Baca artikel IDN Times lainnya di IDN App
For
You

10 Tahun Jokowi: Antara UU Cipta Kerja dan Gelombang PHK

Presiden Jokowi Resmikan Lumbung Pangan Berbasis Mangga dan Taksi Alsinta di Kabupaten Gresik (dok. Sekretariat Presiden)

Jakarta, IDN Times - Undang-Undang (UU) nomor 2 tahun 2022 tentang Cipta Kerja merupakan salah satu produk hukum pemerintahan Presiden Joko “Jokowi” Widodo yang dibuat dengan skema omnibus law.

UU itu sebenarnya disahkan pada 5 Oktober 2020. Namun, pada 25 November 2021, Mahkamah Konstitusi (MK) menyatakan UU itu inskonstitusional bersyarat dan cacat formil.

MK memberikan jangka waktu dua tahun untuk memperbaiki UU tersebut. Aksi pemerintah untuk menyelamatkan UU itu tak habis. Pada 30 Desember 2022, Jokowi meneken Peraturan Pemerintah Pengganti Undang-Undang (Perppu). Perppu itu disahkan lagi menjadi UU pada 21 Maret 2023 meski menuai kontroversi.

1. Digadang-gadang Jokowi bakal ciptakan lapangan pekerjaan

Penjabat (Pj) Gubernur Jawa Timur Adhy Karyono mendampingi Presiden Joko Widodo meresmikan produksi pabrik pengolahan hasil tambang (smelter) PT Freeport Indonesia (PTFI) di Kabupaten Gresik, Senin (23/9). (dok. Humas Pemprov Jatim)

Pada 20 Oktober 2019, yakni pada pidato pelantikannya, Jokowi mengatakan UU Cipta Kerja akan menangani tumpang tindih regulasi yang menghambat investasi dan pertumbuhan lapangan pekerjaan.

“Puluhan undang-undang yang menghambat penciptaan lapangan kerja langsung direvisi sekaligus," kata Jokowi di Gedung MPR RI.

+--

▸ LATIHAN
1. Menurut artikel tentang UU Cipta Kerja, pada tanggal berapa Mahkamah Konstitusi menyatakan UU tersebut cacat formil?
2. Tolong lanjutkan artikel tentang UU Cipta Kerja mulai setelah kalimat terakhirnya.
Data berikut diambil dari sumber yang berbeda.

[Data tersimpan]

+--

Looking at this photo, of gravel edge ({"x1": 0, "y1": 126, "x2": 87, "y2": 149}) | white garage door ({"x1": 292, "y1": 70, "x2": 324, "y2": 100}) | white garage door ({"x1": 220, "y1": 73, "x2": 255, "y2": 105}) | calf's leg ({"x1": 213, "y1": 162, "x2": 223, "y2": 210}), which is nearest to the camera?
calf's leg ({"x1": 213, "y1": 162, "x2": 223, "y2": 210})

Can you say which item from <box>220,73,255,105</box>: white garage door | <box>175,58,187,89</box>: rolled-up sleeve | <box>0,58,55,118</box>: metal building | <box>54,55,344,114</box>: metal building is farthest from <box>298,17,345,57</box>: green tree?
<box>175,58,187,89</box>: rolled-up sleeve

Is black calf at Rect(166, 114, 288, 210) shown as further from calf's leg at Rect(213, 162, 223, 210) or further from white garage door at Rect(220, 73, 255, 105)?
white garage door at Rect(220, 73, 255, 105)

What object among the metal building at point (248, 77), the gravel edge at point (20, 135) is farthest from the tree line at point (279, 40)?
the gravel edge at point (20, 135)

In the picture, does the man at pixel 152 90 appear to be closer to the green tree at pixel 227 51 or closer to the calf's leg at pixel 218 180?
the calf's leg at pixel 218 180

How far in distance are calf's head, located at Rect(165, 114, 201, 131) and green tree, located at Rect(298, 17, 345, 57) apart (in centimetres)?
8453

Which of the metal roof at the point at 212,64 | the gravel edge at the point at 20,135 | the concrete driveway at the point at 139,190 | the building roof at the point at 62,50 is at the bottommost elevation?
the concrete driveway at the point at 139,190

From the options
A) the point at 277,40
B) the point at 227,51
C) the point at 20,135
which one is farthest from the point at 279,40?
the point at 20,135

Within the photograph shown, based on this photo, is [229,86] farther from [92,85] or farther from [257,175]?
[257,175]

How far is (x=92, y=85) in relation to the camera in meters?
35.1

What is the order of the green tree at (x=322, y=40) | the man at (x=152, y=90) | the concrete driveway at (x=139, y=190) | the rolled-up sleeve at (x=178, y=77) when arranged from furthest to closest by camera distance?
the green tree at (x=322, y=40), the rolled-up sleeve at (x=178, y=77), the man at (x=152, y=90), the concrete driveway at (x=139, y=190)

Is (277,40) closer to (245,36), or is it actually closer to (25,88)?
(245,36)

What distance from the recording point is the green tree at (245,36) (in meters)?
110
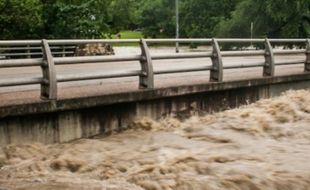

+--

▸ JAWABAN
1. Pada 25 November 2021.

2.
Pada 9 Oktober 2020, Jokowi menyatakan tujuan penciptaan UU tersebut ialah untuk menciptakan lapangan pekerjaan sebanyak-banyaknya bagi para pencari kerja serta para pengangguran. Menurut Jokowi, jumlah pengangguran di Indonesia selalu bertambah setiap tahun. Sehingga, UU itu diperlukan demi menyediakan lapangan pekerjaan bagi penduduk usia kerja baru.

“Pertama, setiap tahun ada sekitar 2,9 juta penduduk usia kerja baru, anak muda yang masuk ke pasar kerja, sehingga kebutuhan atas lapangan kerja baru sangat-sangat mendesak," ujar Jokowi.

2. Jokowi bantah UU Cipta Kerja permudah pengusaha lakukan PHK

Para buruh PT San Xiong Steel Indonesia menggelar aksi demostrasi di kantor Disnaker Lampung. (IDN Times/Tama Yudha Wiguna).

Dalam kesempatan itu, Jokowi juga menegaskan UU Cipta Kerja tidak akan mempermudah perusahaan melakukan pemutusan hubungan kerja (PHK) kepada karyawan. Dia berjanji, UU itu akan memberikan perlindungan kepada karyawan.

"Apakah perusahaan bisa PHK kapan pun secara sepihak, tidak benar. Yang benar perusahaan tidak bisa PHK secara sepihak,” ucap Jokowi.

Dalam UU tersebut, ada 5 poin dalam UU nomor 13 tahun 2003 tentang Ketenagakerjaan yang diubah, yang dinilai merugikan buruh.

Pertama, pasal 59 dalam UU 13/2003 yang diubah menjadi pasal 81 nomor 15 dalam UU Cipta Kerja, sehingga perjanjian kerja waktu tertentu (PKWT) tidak dibatasi periode dan batas waktu kontrak.

Kedua, UU Cipta Kerja tidak mengatur batasan kriteria pekerjaan yang dapat dipekerjakan secara alih daya (outsourcing). Ketentuan ini dinilai memperluas praktik outsourcing.

Padahal, dalam UU Ketenagakerjaan, outsourcing hanya dapat dilakukan jika suatu pekerjaan terlepas dari kegiatan utama atau terlepas dari kegiatan produksi.

Ketiga, terkait waktu kerja, yakni batasan maksimal jam lembur, dari 3 jam dalam 1 hari dan 14 jam dalam sepekan, menjadi 4 jam dalam 1 hari dan 18 jam dalam 1 minggu.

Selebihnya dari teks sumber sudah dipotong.